I'm just trying to replicate this, and have noticed your code can't compile properly - you don't have a "Dim RS As Recordset" line, which means you can't have "Option Explicit" set at the top of your code.

Can you fix these and re run?

John
 
Update:

Here are my totally non scientific results

With table fields as text (50) fields
Run 1 - with code as above
Run 2 - adding Option explicit, and dim RS as Recordset and sqlstring as string

Run 3 - As 2 but converting the tables to long fields
Run 4 - using CurrentProject.connection.Execute instead of CurrentDb.Execute to run the SQL string (only expected in run 1)

Code:
Run          1      2      3      4
Recordset  32.18   31.84  32.0  31.48
SQL insert 80.31   79.78  79.37 61.09
Factor      2.49    2.50   2.53  1.94

Conclusions from this mini not particularly well controlled experiment were that PieSchie is correct. I could possibly improve it further by using an ADO recordset rather than a DAO recordset.

My equipment was: HP dc7600 PC, dual core 2.8GHz Pentium D, 2Gb RAM. Gigabit ethernet connection (database was on network drive).

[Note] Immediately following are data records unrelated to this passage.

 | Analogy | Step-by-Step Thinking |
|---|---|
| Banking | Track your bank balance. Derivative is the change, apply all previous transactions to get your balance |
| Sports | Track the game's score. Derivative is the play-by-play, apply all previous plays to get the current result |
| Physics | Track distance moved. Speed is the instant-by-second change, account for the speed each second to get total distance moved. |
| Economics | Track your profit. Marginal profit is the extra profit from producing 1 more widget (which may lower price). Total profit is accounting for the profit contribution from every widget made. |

Anybody else care to elaborate on this?

John
 
Run 3 Recordset = 0,140625
Run 3 SQL insert= 22,0625
Run 4 SQL insert= 5,3671875

with Dim rs As DAO.Recordset, local mdb, local tables no other tables one module.

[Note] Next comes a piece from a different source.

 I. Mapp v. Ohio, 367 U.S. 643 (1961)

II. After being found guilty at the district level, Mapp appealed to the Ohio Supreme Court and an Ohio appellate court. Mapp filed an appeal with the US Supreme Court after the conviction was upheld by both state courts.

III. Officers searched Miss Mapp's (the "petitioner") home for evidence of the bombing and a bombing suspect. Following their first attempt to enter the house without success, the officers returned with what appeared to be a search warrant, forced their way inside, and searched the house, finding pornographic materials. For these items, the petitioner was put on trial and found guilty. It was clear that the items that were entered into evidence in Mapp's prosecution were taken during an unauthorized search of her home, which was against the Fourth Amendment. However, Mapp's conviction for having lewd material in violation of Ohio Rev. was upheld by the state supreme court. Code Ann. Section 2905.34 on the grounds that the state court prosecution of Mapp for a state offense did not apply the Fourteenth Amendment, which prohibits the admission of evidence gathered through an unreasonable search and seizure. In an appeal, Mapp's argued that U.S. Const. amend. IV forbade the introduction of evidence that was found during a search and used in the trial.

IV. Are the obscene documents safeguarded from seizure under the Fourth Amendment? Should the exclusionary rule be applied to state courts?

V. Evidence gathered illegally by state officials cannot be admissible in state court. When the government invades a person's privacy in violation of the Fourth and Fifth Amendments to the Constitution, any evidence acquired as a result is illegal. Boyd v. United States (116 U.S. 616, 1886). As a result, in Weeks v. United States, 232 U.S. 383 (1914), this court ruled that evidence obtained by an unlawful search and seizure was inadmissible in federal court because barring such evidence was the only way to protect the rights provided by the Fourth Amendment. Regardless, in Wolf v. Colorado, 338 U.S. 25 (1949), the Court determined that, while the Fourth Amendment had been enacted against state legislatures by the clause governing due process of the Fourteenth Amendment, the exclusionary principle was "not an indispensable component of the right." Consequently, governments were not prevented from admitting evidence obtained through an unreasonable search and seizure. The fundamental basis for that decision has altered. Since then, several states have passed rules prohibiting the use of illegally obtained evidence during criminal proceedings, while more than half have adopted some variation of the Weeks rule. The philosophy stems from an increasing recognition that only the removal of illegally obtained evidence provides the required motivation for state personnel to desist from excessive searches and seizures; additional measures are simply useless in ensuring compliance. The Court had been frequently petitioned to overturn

Using a With .... End With block for the rs Run 2 =0,140625
Also using ordinal position of fields Run2 = 0,12109375

Just out of curiosity for 1 record added, Run 2 = 0 others 0,0078125

Should we use something different for time elapsed?

Testing on
HP
CPU: P4 3.0GHz
RAM: 1.24GB
HDD: 80GB Partition 34.1GB Free Space 26.1GB
OS : WinXPsp2
Acess 2k3 format A2k

Reminds me a test on Fastest method to count the lines of a txt file.
 
Additional non scientific (almost disturbing) results:

Runs as declared by jrbarnett:
Run 1 2 3 4
Recordset 0,19 0,08 0,06 0,14
SQL insert 2,28 2,30 2,53 2,78
Factor 12,17 29,40 40,25 19,78
(using "DAO 3.6 object library")
Equipment dual core 2,4GHz Pentium, 3Gb Ram. Tests executed on a local drive (though a short test on a network drive left the impression that it doubles the amount of time).

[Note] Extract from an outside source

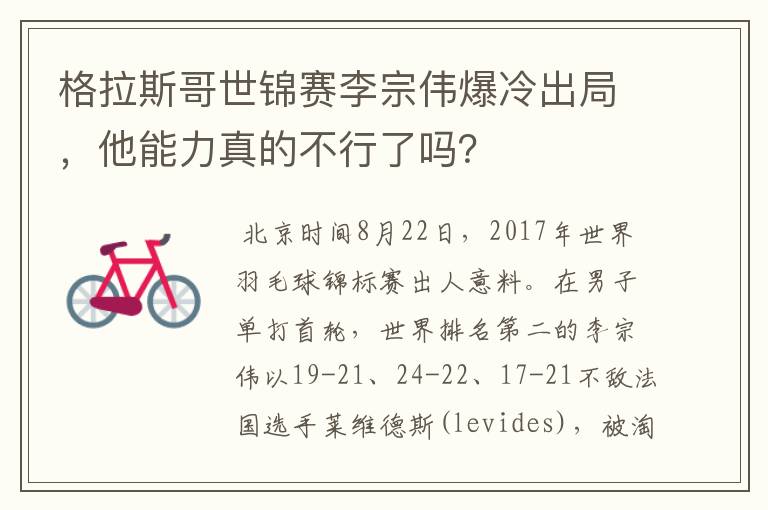 格拉斯哥世锦赛李宗伟爆冷出局，他能力真的不行了吗?

北京时间8月22日，2017年世界羽毛球锦标赛出人意料。在男子单打首轮，世界排名第二的李宗伟以19-21、24-22、17-21不敌法国选手莱维德斯(levides)，被淘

What really made me wonder are two things:
1. jrbarnett is way slower, although his machine is faster
2. the difference in the factor between me and jrbarnett

any ideas?

Rincewind
 

That's from network traffic and extra RAM plus HDD % free space.
 
Moved it to a local drive and re ran

Equivalent of run 4
0.45
7.76
17.13

Access XP with SP3 on XP Pro SP2. Database in Access 2000 format.

Thus the main factor is local vs network drive.

John
 
I don't think that the difference between 2 and 3Gbs of RAM matters for that application.

As jrbarnett pointed out it's mainly local vs network drive - interesting is that this seems to hurt the SQL Insert more than the Recordset.

Anyway, regaring PieSchie's original question - no one can think of another way to put the array data into a table?